Medicine has changed a lot over the past 40 years. We've advanced in how we treat  serious diseases, such as cancer. And we've come up with new treatments for diseases that, a few decades ago, didn't even exist, such as AIDS.

Even with that revolution in treatment, we still essentially buy the exact same mix of medical services that we did in the 1970s. Planet Money uses National Health Expenditure data to look at how little has changed in the mix of health care services since 1970.

Hospitals take up a bit less of the overall health care dollar, as some services have moved into outpatient settings. The aging baby boom population has triggered a slight increase in health care spending on nursing homes. Overall, though, 1970 and 2010 look pretty similar. But there is one part of health care spending that has changed dramatically: Who is footing the bill. Another Planet Money chart:
Out-of-pocket spending -- what consumers spend on their own health care -- has fallen by more than half over the past four decades. Third-party payers -- such as private health insurers, Medicaid and Medicare -- now cover 73.7 percent of all health care spending in the United States. Back in 1970, that number stood at 41.7 percent.

This trend is continuing: In 2011, patient share of spending fell to the lowest level ever recorded. This is despite a movement in the insurance industry toward plans with higher deductibles.
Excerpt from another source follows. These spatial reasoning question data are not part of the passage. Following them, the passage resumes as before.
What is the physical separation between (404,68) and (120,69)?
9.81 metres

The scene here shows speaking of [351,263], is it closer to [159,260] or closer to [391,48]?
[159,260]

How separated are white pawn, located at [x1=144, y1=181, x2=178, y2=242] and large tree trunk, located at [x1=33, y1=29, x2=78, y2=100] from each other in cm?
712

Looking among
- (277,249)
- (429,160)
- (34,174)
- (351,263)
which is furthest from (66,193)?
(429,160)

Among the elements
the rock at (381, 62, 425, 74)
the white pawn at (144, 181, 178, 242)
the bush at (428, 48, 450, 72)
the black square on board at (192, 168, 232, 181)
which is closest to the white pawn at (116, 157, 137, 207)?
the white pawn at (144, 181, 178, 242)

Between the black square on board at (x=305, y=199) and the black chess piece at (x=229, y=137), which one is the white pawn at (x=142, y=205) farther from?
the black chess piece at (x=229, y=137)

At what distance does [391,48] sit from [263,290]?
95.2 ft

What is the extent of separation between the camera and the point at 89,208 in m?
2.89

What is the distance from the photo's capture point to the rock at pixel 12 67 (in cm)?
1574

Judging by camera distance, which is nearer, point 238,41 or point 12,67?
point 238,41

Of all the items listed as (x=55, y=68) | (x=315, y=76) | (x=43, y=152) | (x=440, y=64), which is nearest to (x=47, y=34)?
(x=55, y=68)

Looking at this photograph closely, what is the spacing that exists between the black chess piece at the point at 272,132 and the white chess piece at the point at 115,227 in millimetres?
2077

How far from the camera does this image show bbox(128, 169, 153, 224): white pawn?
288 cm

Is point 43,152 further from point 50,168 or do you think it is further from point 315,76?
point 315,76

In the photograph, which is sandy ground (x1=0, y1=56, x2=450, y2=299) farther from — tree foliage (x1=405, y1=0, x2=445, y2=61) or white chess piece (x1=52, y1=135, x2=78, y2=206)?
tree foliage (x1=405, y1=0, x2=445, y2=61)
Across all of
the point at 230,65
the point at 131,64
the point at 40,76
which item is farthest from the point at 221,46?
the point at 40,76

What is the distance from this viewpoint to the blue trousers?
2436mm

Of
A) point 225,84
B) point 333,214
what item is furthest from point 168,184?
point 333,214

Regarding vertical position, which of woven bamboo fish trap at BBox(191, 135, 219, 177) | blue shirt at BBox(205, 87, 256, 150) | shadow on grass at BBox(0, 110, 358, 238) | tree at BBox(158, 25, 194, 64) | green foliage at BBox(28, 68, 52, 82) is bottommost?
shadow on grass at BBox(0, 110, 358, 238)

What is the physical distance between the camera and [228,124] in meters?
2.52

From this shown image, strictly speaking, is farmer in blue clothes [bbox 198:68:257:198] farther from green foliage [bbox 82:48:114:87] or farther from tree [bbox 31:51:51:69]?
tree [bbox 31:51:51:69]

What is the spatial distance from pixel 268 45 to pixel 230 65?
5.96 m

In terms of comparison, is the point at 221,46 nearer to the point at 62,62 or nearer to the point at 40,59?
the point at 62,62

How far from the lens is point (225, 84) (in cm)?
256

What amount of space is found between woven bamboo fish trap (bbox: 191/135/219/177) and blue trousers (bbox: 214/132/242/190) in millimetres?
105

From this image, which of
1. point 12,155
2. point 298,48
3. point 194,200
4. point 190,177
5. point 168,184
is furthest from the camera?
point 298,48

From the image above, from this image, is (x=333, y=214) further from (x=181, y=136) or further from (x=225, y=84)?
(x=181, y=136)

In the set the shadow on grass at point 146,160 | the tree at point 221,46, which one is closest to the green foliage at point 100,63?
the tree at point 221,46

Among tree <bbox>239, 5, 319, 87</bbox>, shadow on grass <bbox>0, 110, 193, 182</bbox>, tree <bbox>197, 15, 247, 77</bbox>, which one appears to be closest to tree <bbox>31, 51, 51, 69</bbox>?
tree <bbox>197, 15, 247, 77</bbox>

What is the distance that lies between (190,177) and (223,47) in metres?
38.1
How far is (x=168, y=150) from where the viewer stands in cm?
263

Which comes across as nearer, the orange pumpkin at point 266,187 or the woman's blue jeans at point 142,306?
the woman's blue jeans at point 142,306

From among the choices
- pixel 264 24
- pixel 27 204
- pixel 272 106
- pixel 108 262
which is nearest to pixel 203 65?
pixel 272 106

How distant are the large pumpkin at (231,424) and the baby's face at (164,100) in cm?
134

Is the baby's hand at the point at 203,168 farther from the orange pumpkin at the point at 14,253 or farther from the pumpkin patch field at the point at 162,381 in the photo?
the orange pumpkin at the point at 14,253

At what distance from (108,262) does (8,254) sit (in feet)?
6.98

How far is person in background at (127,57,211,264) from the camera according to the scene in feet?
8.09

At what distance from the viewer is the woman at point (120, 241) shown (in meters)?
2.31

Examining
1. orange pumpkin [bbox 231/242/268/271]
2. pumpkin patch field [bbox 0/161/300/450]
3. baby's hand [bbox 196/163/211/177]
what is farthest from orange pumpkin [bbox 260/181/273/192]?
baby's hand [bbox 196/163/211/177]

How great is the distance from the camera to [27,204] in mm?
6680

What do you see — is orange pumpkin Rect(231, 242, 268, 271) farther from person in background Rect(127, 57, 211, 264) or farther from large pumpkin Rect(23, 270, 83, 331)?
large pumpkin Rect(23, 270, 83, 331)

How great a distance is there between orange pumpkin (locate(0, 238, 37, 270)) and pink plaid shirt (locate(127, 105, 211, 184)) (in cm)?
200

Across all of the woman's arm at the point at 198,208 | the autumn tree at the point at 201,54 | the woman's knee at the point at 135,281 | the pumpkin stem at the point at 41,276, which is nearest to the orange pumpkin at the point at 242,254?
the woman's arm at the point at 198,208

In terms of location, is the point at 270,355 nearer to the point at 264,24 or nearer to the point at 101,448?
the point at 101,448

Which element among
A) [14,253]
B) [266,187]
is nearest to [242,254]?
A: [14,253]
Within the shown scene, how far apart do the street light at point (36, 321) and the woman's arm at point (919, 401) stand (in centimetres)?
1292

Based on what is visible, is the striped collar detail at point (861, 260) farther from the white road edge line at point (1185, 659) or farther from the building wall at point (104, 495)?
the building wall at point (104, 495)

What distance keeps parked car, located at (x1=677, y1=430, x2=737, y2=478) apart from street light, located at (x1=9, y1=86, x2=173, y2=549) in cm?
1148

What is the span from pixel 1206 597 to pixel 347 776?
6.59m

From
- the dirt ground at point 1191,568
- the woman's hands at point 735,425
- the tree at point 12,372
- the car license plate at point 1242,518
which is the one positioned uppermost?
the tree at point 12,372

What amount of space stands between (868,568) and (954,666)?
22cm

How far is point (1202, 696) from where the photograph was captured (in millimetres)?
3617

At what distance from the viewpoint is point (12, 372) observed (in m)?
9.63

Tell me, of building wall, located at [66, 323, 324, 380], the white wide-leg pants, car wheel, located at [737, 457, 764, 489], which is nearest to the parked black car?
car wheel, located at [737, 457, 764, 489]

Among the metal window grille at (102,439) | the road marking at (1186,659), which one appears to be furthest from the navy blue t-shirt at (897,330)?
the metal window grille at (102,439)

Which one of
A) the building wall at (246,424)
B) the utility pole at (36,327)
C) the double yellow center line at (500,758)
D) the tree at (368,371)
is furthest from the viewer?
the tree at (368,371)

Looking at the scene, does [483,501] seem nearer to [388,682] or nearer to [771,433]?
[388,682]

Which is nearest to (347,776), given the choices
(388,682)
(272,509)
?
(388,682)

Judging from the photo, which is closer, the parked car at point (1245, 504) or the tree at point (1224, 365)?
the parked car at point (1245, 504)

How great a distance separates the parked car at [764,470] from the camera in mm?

It's near certain that the Affordable Care Act will also put downward pressure on patients' share of spending, as it extends insurance coverage to 30 million Americans.

All this being said, consumers probably don't notice that their own share of health care spending has been dropping. That's because of the cost of health care has been growing so quickly: Even as consumers foot a smaller part of the overall health care bill, they're still seeing costs go up fast enough to wipe out a decade's worth of wage growth. As health care prices soar, consumers who have seen their share of the spending drop can also be seeing their overall bills go up.